▶ Brief A:
Translate this sentence from the text on Mexico's economy during the crisis into Spanish: "Textiles was the oldest manufacturing industry in Mexico."

▶ Text excerpt:
* Begin *

The crisis generated a process of classical industrial concentration in several cases, such as tobacco and the brewing industry, already an important branch of Mexican manufacturing. As for its regional impact, the manufacturing sector most affected by the crisis was the cotton textile industry. Textiles was the oldest manufacturing industry in Mexico. Its origins during colonial times in the socalled wool mills or obrajes was in large part in response to the demand for cloth and clothing for the remote mining centers and farms. During the nineteenth century, the struggle between liberals and conservatives over protectionism and free trade exposed the limits of technological development in the textile factories. Always lagging in efficiency compared to industrialized countries, Mexico's textile industry principally served the domestic market. Thus, the textile industry experienced a type of turnaround through a drop in demand for cloth and clothing as a result of a drop in the income of the middle and lower classes. This drop began to cause warehouses to fill up. The decline in employment in this sector was relatively mild—around 15 percent between 1929 and 1932. Cuts were made, especially in the number of hours worked, with the customary forty-eight hour workweek sometimes cut in half. The years that followed were characterized by a combination of defensive solutions, such as the cut in working hours, throughout industry, with the active participation of the workers, usually at the shop floor level.

The pattern—a profound impact from the economic crisis, forced readjustments, and rapid recovery—repeated itself. In general, workers did not wait passively for the recession to end. Instead, Mexico experienced militant resistance to the recession. One important result of the decade's labor struggles was the approval and later implementation of a new Federal Labor Law, proclaimed in 1931, which included the legal right to strike, maximum work hours, and minimum wage limits among its provisions. Granted, these advances were long fought for by workers at the shop floor level, as Jeffrey Bortz has shown, but the catalyst for federal approval was the Great Depression (as it was in many countries around the world).

The railroads. A logical result of the contraction of the export sector—of mining in particular and of the trade of raw materials in general—was the reduction in the volume of freight transported by the railroads. Mineral products represented one-third of the total freight moved by this mode of transportation around 1929 and 1930, when the decline in activity became apparent. The remainder of the freight was divided more or less as follows: 25 to 27 percent was agricultural products, 9 to 10 percent was timber products, 7 percent came from processing industries, and the rest (20 to 23 percent) was inorganic products, such as oil, asphalt, lime, cement, and salt. The 14.3 million tons of freight transported in 1929 were reduced to 9.2 million in 1932; similarly, the figure of 21.1 million passengers transported in 1929 dropped to 15.2 million in 1932, or 28 percent less. The number of passengers per kilometer fell by an estimated 43 percent; train cars were often half empty, and the average income from passenger fares dropped by 20 percent. As one analyst put it, from 1930 to 1932 the administration of the railroads not only dispatched the trains, but it also dispatched thousands of workers. The drop in employment throughout the economy was undoubtedly the most significant negative result, from a social perspective, of the crisis. The difficulties of the labor market were reinforced by the massive repatriation of Mexicans from the United States.

* End *

▶ Records for this task:
* Begin *

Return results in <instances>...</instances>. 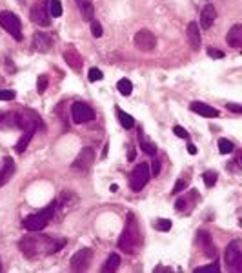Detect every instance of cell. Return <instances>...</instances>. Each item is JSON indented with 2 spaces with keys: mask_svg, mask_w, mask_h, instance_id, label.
I'll use <instances>...</instances> for the list:
<instances>
[{
  "mask_svg": "<svg viewBox=\"0 0 242 273\" xmlns=\"http://www.w3.org/2000/svg\"><path fill=\"white\" fill-rule=\"evenodd\" d=\"M51 48H53V38L42 31H36L33 35V50L38 51V53H48Z\"/></svg>",
  "mask_w": 242,
  "mask_h": 273,
  "instance_id": "cell-14",
  "label": "cell"
},
{
  "mask_svg": "<svg viewBox=\"0 0 242 273\" xmlns=\"http://www.w3.org/2000/svg\"><path fill=\"white\" fill-rule=\"evenodd\" d=\"M150 177H152V173H150V166L146 162L135 166V170L132 172V177H130V186H132L133 192H140L142 188L150 182Z\"/></svg>",
  "mask_w": 242,
  "mask_h": 273,
  "instance_id": "cell-6",
  "label": "cell"
},
{
  "mask_svg": "<svg viewBox=\"0 0 242 273\" xmlns=\"http://www.w3.org/2000/svg\"><path fill=\"white\" fill-rule=\"evenodd\" d=\"M71 118L75 124H86V122H91L95 118V113L88 106L86 102H73L71 106Z\"/></svg>",
  "mask_w": 242,
  "mask_h": 273,
  "instance_id": "cell-8",
  "label": "cell"
},
{
  "mask_svg": "<svg viewBox=\"0 0 242 273\" xmlns=\"http://www.w3.org/2000/svg\"><path fill=\"white\" fill-rule=\"evenodd\" d=\"M188 40H190V46H192L193 51H198L200 50V44H202V36H200V30H198V24L197 22H190L188 24Z\"/></svg>",
  "mask_w": 242,
  "mask_h": 273,
  "instance_id": "cell-17",
  "label": "cell"
},
{
  "mask_svg": "<svg viewBox=\"0 0 242 273\" xmlns=\"http://www.w3.org/2000/svg\"><path fill=\"white\" fill-rule=\"evenodd\" d=\"M48 84H50L48 75H40L38 76V80H36V91H38V93H44L46 88H48Z\"/></svg>",
  "mask_w": 242,
  "mask_h": 273,
  "instance_id": "cell-35",
  "label": "cell"
},
{
  "mask_svg": "<svg viewBox=\"0 0 242 273\" xmlns=\"http://www.w3.org/2000/svg\"><path fill=\"white\" fill-rule=\"evenodd\" d=\"M160 173V164H158V160H153V175H158Z\"/></svg>",
  "mask_w": 242,
  "mask_h": 273,
  "instance_id": "cell-41",
  "label": "cell"
},
{
  "mask_svg": "<svg viewBox=\"0 0 242 273\" xmlns=\"http://www.w3.org/2000/svg\"><path fill=\"white\" fill-rule=\"evenodd\" d=\"M64 60L73 71H80L82 70V56L78 55V51L75 48H70V50L64 51Z\"/></svg>",
  "mask_w": 242,
  "mask_h": 273,
  "instance_id": "cell-18",
  "label": "cell"
},
{
  "mask_svg": "<svg viewBox=\"0 0 242 273\" xmlns=\"http://www.w3.org/2000/svg\"><path fill=\"white\" fill-rule=\"evenodd\" d=\"M142 240V232H140V224L135 218L133 213H128L126 218V226H124V232H122L120 238H118V248L122 250L128 255H133L136 252V248L140 246Z\"/></svg>",
  "mask_w": 242,
  "mask_h": 273,
  "instance_id": "cell-2",
  "label": "cell"
},
{
  "mask_svg": "<svg viewBox=\"0 0 242 273\" xmlns=\"http://www.w3.org/2000/svg\"><path fill=\"white\" fill-rule=\"evenodd\" d=\"M116 88H118V93H120L122 96H130L133 93V84L130 78H120L118 84H116Z\"/></svg>",
  "mask_w": 242,
  "mask_h": 273,
  "instance_id": "cell-27",
  "label": "cell"
},
{
  "mask_svg": "<svg viewBox=\"0 0 242 273\" xmlns=\"http://www.w3.org/2000/svg\"><path fill=\"white\" fill-rule=\"evenodd\" d=\"M198 198H200V195H198L195 190H190V192H188L184 197H180L175 202L176 213H184V215H190V213L195 210V204H197Z\"/></svg>",
  "mask_w": 242,
  "mask_h": 273,
  "instance_id": "cell-10",
  "label": "cell"
},
{
  "mask_svg": "<svg viewBox=\"0 0 242 273\" xmlns=\"http://www.w3.org/2000/svg\"><path fill=\"white\" fill-rule=\"evenodd\" d=\"M35 128H33V130H26V133L24 135H22V138L18 142H16V153H24L26 150H28V146H30V142H31V138H33V136H35Z\"/></svg>",
  "mask_w": 242,
  "mask_h": 273,
  "instance_id": "cell-25",
  "label": "cell"
},
{
  "mask_svg": "<svg viewBox=\"0 0 242 273\" xmlns=\"http://www.w3.org/2000/svg\"><path fill=\"white\" fill-rule=\"evenodd\" d=\"M186 188H188V180H186V178H178V180L175 182V186H173L172 193H173V195H178V193L184 192Z\"/></svg>",
  "mask_w": 242,
  "mask_h": 273,
  "instance_id": "cell-34",
  "label": "cell"
},
{
  "mask_svg": "<svg viewBox=\"0 0 242 273\" xmlns=\"http://www.w3.org/2000/svg\"><path fill=\"white\" fill-rule=\"evenodd\" d=\"M110 190H111V193H116V192H118V186H116V184H111Z\"/></svg>",
  "mask_w": 242,
  "mask_h": 273,
  "instance_id": "cell-44",
  "label": "cell"
},
{
  "mask_svg": "<svg viewBox=\"0 0 242 273\" xmlns=\"http://www.w3.org/2000/svg\"><path fill=\"white\" fill-rule=\"evenodd\" d=\"M226 42L232 46L233 50H238V48H242V24H235L232 30L228 31Z\"/></svg>",
  "mask_w": 242,
  "mask_h": 273,
  "instance_id": "cell-19",
  "label": "cell"
},
{
  "mask_svg": "<svg viewBox=\"0 0 242 273\" xmlns=\"http://www.w3.org/2000/svg\"><path fill=\"white\" fill-rule=\"evenodd\" d=\"M66 246V238H60V240H53V238L46 237L38 232H30L26 237L20 238L18 242V248H20L22 255L28 258H40L44 255H51V253L60 252L62 248Z\"/></svg>",
  "mask_w": 242,
  "mask_h": 273,
  "instance_id": "cell-1",
  "label": "cell"
},
{
  "mask_svg": "<svg viewBox=\"0 0 242 273\" xmlns=\"http://www.w3.org/2000/svg\"><path fill=\"white\" fill-rule=\"evenodd\" d=\"M93 162H95V152H93L91 148H84V150L78 153V157L75 158V162L71 164V168H73L75 172L84 173L93 166Z\"/></svg>",
  "mask_w": 242,
  "mask_h": 273,
  "instance_id": "cell-11",
  "label": "cell"
},
{
  "mask_svg": "<svg viewBox=\"0 0 242 273\" xmlns=\"http://www.w3.org/2000/svg\"><path fill=\"white\" fill-rule=\"evenodd\" d=\"M135 46L140 51H153L156 48V36L150 30H140L135 35Z\"/></svg>",
  "mask_w": 242,
  "mask_h": 273,
  "instance_id": "cell-13",
  "label": "cell"
},
{
  "mask_svg": "<svg viewBox=\"0 0 242 273\" xmlns=\"http://www.w3.org/2000/svg\"><path fill=\"white\" fill-rule=\"evenodd\" d=\"M13 116H15V126H18L20 130H33V128H38V124H40V118L35 115V113L31 112H22V113H13Z\"/></svg>",
  "mask_w": 242,
  "mask_h": 273,
  "instance_id": "cell-12",
  "label": "cell"
},
{
  "mask_svg": "<svg viewBox=\"0 0 242 273\" xmlns=\"http://www.w3.org/2000/svg\"><path fill=\"white\" fill-rule=\"evenodd\" d=\"M233 150H235V146H233L232 140H228V138H220V140H218V153H220V155H228V153H232Z\"/></svg>",
  "mask_w": 242,
  "mask_h": 273,
  "instance_id": "cell-30",
  "label": "cell"
},
{
  "mask_svg": "<svg viewBox=\"0 0 242 273\" xmlns=\"http://www.w3.org/2000/svg\"><path fill=\"white\" fill-rule=\"evenodd\" d=\"M88 78H90V82H96V80H102L104 78V73H102L98 68H91L90 70V75H88Z\"/></svg>",
  "mask_w": 242,
  "mask_h": 273,
  "instance_id": "cell-33",
  "label": "cell"
},
{
  "mask_svg": "<svg viewBox=\"0 0 242 273\" xmlns=\"http://www.w3.org/2000/svg\"><path fill=\"white\" fill-rule=\"evenodd\" d=\"M217 20V10L213 8L212 4H208L204 10H202L200 15V28L202 30H210L213 26V22Z\"/></svg>",
  "mask_w": 242,
  "mask_h": 273,
  "instance_id": "cell-20",
  "label": "cell"
},
{
  "mask_svg": "<svg viewBox=\"0 0 242 273\" xmlns=\"http://www.w3.org/2000/svg\"><path fill=\"white\" fill-rule=\"evenodd\" d=\"M48 10H50V16H53V18H58V16H62L60 0H50V2H48Z\"/></svg>",
  "mask_w": 242,
  "mask_h": 273,
  "instance_id": "cell-28",
  "label": "cell"
},
{
  "mask_svg": "<svg viewBox=\"0 0 242 273\" xmlns=\"http://www.w3.org/2000/svg\"><path fill=\"white\" fill-rule=\"evenodd\" d=\"M198 240H200L202 248H204V255H206L208 258H215V257H217V248H215V242H213L212 237H210L206 232L198 233Z\"/></svg>",
  "mask_w": 242,
  "mask_h": 273,
  "instance_id": "cell-21",
  "label": "cell"
},
{
  "mask_svg": "<svg viewBox=\"0 0 242 273\" xmlns=\"http://www.w3.org/2000/svg\"><path fill=\"white\" fill-rule=\"evenodd\" d=\"M76 6H78L82 20L91 22L95 18V6H93V0H76Z\"/></svg>",
  "mask_w": 242,
  "mask_h": 273,
  "instance_id": "cell-22",
  "label": "cell"
},
{
  "mask_svg": "<svg viewBox=\"0 0 242 273\" xmlns=\"http://www.w3.org/2000/svg\"><path fill=\"white\" fill-rule=\"evenodd\" d=\"M190 110L198 113L200 116H206V118H215V116H218V110H215V108L206 104V102H198V100L192 102V104H190Z\"/></svg>",
  "mask_w": 242,
  "mask_h": 273,
  "instance_id": "cell-16",
  "label": "cell"
},
{
  "mask_svg": "<svg viewBox=\"0 0 242 273\" xmlns=\"http://www.w3.org/2000/svg\"><path fill=\"white\" fill-rule=\"evenodd\" d=\"M226 264L228 270L238 273L242 272V240L235 238L226 248Z\"/></svg>",
  "mask_w": 242,
  "mask_h": 273,
  "instance_id": "cell-4",
  "label": "cell"
},
{
  "mask_svg": "<svg viewBox=\"0 0 242 273\" xmlns=\"http://www.w3.org/2000/svg\"><path fill=\"white\" fill-rule=\"evenodd\" d=\"M116 110V116H118V122L122 124V128H126V130H132L135 126V120H133V116L130 113L122 112L120 108H115Z\"/></svg>",
  "mask_w": 242,
  "mask_h": 273,
  "instance_id": "cell-26",
  "label": "cell"
},
{
  "mask_svg": "<svg viewBox=\"0 0 242 273\" xmlns=\"http://www.w3.org/2000/svg\"><path fill=\"white\" fill-rule=\"evenodd\" d=\"M172 226H173V222L170 218H156L155 222H153V228L158 230V232H170Z\"/></svg>",
  "mask_w": 242,
  "mask_h": 273,
  "instance_id": "cell-29",
  "label": "cell"
},
{
  "mask_svg": "<svg viewBox=\"0 0 242 273\" xmlns=\"http://www.w3.org/2000/svg\"><path fill=\"white\" fill-rule=\"evenodd\" d=\"M218 273L220 272V266H218L217 262H212V264H208V266H200V268L195 270V273Z\"/></svg>",
  "mask_w": 242,
  "mask_h": 273,
  "instance_id": "cell-32",
  "label": "cell"
},
{
  "mask_svg": "<svg viewBox=\"0 0 242 273\" xmlns=\"http://www.w3.org/2000/svg\"><path fill=\"white\" fill-rule=\"evenodd\" d=\"M91 33H93L95 38H100L102 36V26H100V22H96L95 18L91 20Z\"/></svg>",
  "mask_w": 242,
  "mask_h": 273,
  "instance_id": "cell-36",
  "label": "cell"
},
{
  "mask_svg": "<svg viewBox=\"0 0 242 273\" xmlns=\"http://www.w3.org/2000/svg\"><path fill=\"white\" fill-rule=\"evenodd\" d=\"M228 110H230V112H233V113H240L242 112V108L238 106V104H228Z\"/></svg>",
  "mask_w": 242,
  "mask_h": 273,
  "instance_id": "cell-40",
  "label": "cell"
},
{
  "mask_svg": "<svg viewBox=\"0 0 242 273\" xmlns=\"http://www.w3.org/2000/svg\"><path fill=\"white\" fill-rule=\"evenodd\" d=\"M208 55L212 58H224V53L220 50H215V48H208Z\"/></svg>",
  "mask_w": 242,
  "mask_h": 273,
  "instance_id": "cell-39",
  "label": "cell"
},
{
  "mask_svg": "<svg viewBox=\"0 0 242 273\" xmlns=\"http://www.w3.org/2000/svg\"><path fill=\"white\" fill-rule=\"evenodd\" d=\"M202 178H204V184H206V188H213L215 184H217V172H206L204 175H202Z\"/></svg>",
  "mask_w": 242,
  "mask_h": 273,
  "instance_id": "cell-31",
  "label": "cell"
},
{
  "mask_svg": "<svg viewBox=\"0 0 242 273\" xmlns=\"http://www.w3.org/2000/svg\"><path fill=\"white\" fill-rule=\"evenodd\" d=\"M13 173H15V162L11 157H4L0 162V188L11 180Z\"/></svg>",
  "mask_w": 242,
  "mask_h": 273,
  "instance_id": "cell-15",
  "label": "cell"
},
{
  "mask_svg": "<svg viewBox=\"0 0 242 273\" xmlns=\"http://www.w3.org/2000/svg\"><path fill=\"white\" fill-rule=\"evenodd\" d=\"M173 133H175L176 136H180V138H190V133H188L182 126H175V128H173Z\"/></svg>",
  "mask_w": 242,
  "mask_h": 273,
  "instance_id": "cell-38",
  "label": "cell"
},
{
  "mask_svg": "<svg viewBox=\"0 0 242 273\" xmlns=\"http://www.w3.org/2000/svg\"><path fill=\"white\" fill-rule=\"evenodd\" d=\"M15 91L13 90H0V100H13Z\"/></svg>",
  "mask_w": 242,
  "mask_h": 273,
  "instance_id": "cell-37",
  "label": "cell"
},
{
  "mask_svg": "<svg viewBox=\"0 0 242 273\" xmlns=\"http://www.w3.org/2000/svg\"><path fill=\"white\" fill-rule=\"evenodd\" d=\"M155 272H172L170 268H162V266H158V268H155Z\"/></svg>",
  "mask_w": 242,
  "mask_h": 273,
  "instance_id": "cell-45",
  "label": "cell"
},
{
  "mask_svg": "<svg viewBox=\"0 0 242 273\" xmlns=\"http://www.w3.org/2000/svg\"><path fill=\"white\" fill-rule=\"evenodd\" d=\"M30 18L33 24L40 26V28H48L51 22L50 10H48V0H38L30 11Z\"/></svg>",
  "mask_w": 242,
  "mask_h": 273,
  "instance_id": "cell-7",
  "label": "cell"
},
{
  "mask_svg": "<svg viewBox=\"0 0 242 273\" xmlns=\"http://www.w3.org/2000/svg\"><path fill=\"white\" fill-rule=\"evenodd\" d=\"M0 272H2V260H0Z\"/></svg>",
  "mask_w": 242,
  "mask_h": 273,
  "instance_id": "cell-46",
  "label": "cell"
},
{
  "mask_svg": "<svg viewBox=\"0 0 242 273\" xmlns=\"http://www.w3.org/2000/svg\"><path fill=\"white\" fill-rule=\"evenodd\" d=\"M0 26H2L15 40H22V24H20V18H18L15 13L2 11V13H0Z\"/></svg>",
  "mask_w": 242,
  "mask_h": 273,
  "instance_id": "cell-5",
  "label": "cell"
},
{
  "mask_svg": "<svg viewBox=\"0 0 242 273\" xmlns=\"http://www.w3.org/2000/svg\"><path fill=\"white\" fill-rule=\"evenodd\" d=\"M118 266H120V255H116V253H111L110 257L106 258V262H104V266H102V272L104 273H113L118 270Z\"/></svg>",
  "mask_w": 242,
  "mask_h": 273,
  "instance_id": "cell-24",
  "label": "cell"
},
{
  "mask_svg": "<svg viewBox=\"0 0 242 273\" xmlns=\"http://www.w3.org/2000/svg\"><path fill=\"white\" fill-rule=\"evenodd\" d=\"M188 153H190V155H195V153H197V148H195V144H192V142L188 144Z\"/></svg>",
  "mask_w": 242,
  "mask_h": 273,
  "instance_id": "cell-42",
  "label": "cell"
},
{
  "mask_svg": "<svg viewBox=\"0 0 242 273\" xmlns=\"http://www.w3.org/2000/svg\"><path fill=\"white\" fill-rule=\"evenodd\" d=\"M93 258V250L91 248H82L71 257V270L73 272H86L90 268V262Z\"/></svg>",
  "mask_w": 242,
  "mask_h": 273,
  "instance_id": "cell-9",
  "label": "cell"
},
{
  "mask_svg": "<svg viewBox=\"0 0 242 273\" xmlns=\"http://www.w3.org/2000/svg\"><path fill=\"white\" fill-rule=\"evenodd\" d=\"M133 158H135V150L130 146V160H133Z\"/></svg>",
  "mask_w": 242,
  "mask_h": 273,
  "instance_id": "cell-43",
  "label": "cell"
},
{
  "mask_svg": "<svg viewBox=\"0 0 242 273\" xmlns=\"http://www.w3.org/2000/svg\"><path fill=\"white\" fill-rule=\"evenodd\" d=\"M55 213H56V200H53L50 206L40 210V212L28 215V217L22 220V226H24V230H28V232H42V230L53 220Z\"/></svg>",
  "mask_w": 242,
  "mask_h": 273,
  "instance_id": "cell-3",
  "label": "cell"
},
{
  "mask_svg": "<svg viewBox=\"0 0 242 273\" xmlns=\"http://www.w3.org/2000/svg\"><path fill=\"white\" fill-rule=\"evenodd\" d=\"M136 138H138V144H140L142 152L146 153V155H155V153H156L155 142L150 140V138L144 135V132H142V130H138V135H136Z\"/></svg>",
  "mask_w": 242,
  "mask_h": 273,
  "instance_id": "cell-23",
  "label": "cell"
}]
</instances>
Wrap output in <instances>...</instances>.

* End *

▶ Brief B:
Return every line of the listing that contains the string "Wrap". Case counts.

▶ Task result A:
La industria textil era la industria manufacturera más antigua de México.

▶ Task result B:
Wrap output in <instances>...</instances>.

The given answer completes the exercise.